P-Word, le mot qu'on ne peut plus prononcer ? - Objectif Soins & Management n° 280 du 01/04/2021 | Espace Infirmier
 

Objectif Soins n° 280 du 01/04/2021

 

Le sens des mots et des idées

So Straga  

Cette rubrique « Le sens des mots » a ceci de particulier qu'elle permet à l'auteur une grande liberté d'expression. Il ne s'agit pas ici de démontrer références à l'appui l'evidence based d'un argument ou d'une démonstration. Ce n'est rien de moins qu'un espace subtil qui autorise une réflexion sur un terme que nous avons l'habitude d'utiliser sans plus y prêter la moindre attention.

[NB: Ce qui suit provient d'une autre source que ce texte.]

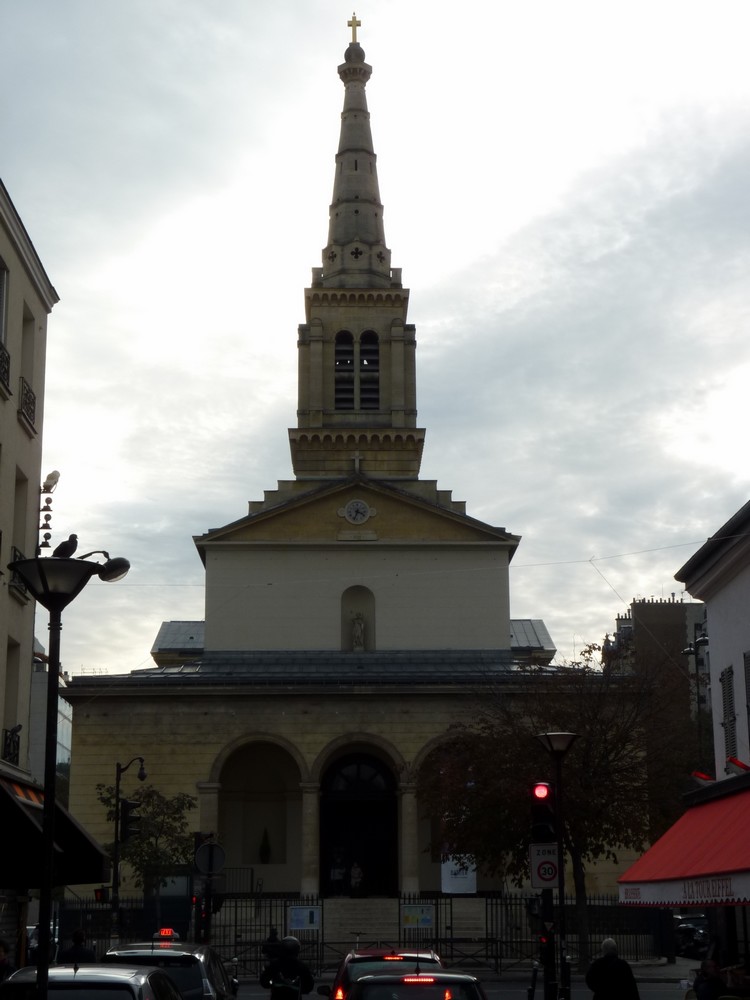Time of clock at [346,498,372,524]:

Dans ce cadre, arrêtons-nous un moment sur le mot « patient ». Le patient, cette personne soignée par d'autres personnes, cette personne qui arpente les couloirs des hôpitaux, cette personne qui reçoit des prescriptions d'examens médicaux, cette personne qui suit un traitement, cette personne qui souffre parfois, cette personne qui attend toujours.

Un demi-siècle après l'aphorisme « il est interdit d'interdire », notre époque nous soumet à bien des questionnements concernant les mots que nous introduisons dans notre langage. Certains d'entre eux sont aujourd'hui purement et simplement bannis des conversations, au risque d'être soi-même exclu si l'on persiste à les prononcer. Les exemples se comptent par dizaines : on ne dit pas « nain », mais une personne de petite taille, on ne dit pas un aveugle, mais un mal-voyant, on ne dit pas un handicapé, mais une personne porteuse d'un handicap...pour ne rester que dans le monde de la santé. Finalement, pourquoi s'efforcer d'éviter de prononcer le mot au profit de périphrases ? Il paraît clair que ce n'est pas le mot en lui-même qui pose un problème, car il ne s'agit que d'un mot. L'inconfort à le prononcer vient du fait que ce mot a tellement été subjectivé qu'il englobe à lui seul une panoplie stigmatisante vis-à-vis de la personne qu'il qualifie. Lorsqu'on dit d'une personne, c'est un handicapé, on sous-entend que cette personne n'est pas « normale », au sens où elle ne « me » ressemble pas ; elle est différente et certainement que cette différence fait d'elle une personne avec des capacités amoindries. Voilà pourquoi il nous est si insupportable aujourd'hui de prononcer des mots qui ont été créés autrefois, mais dont le bagage ne correspond plus avec nos valeurs actuelles. Certes le mot patient ne compte pas (encore) parmi les parias du dictionnaire, mais il est peut-être temps de se pencher dessus avant qu'il ne disparaisse du paysage sanitaire.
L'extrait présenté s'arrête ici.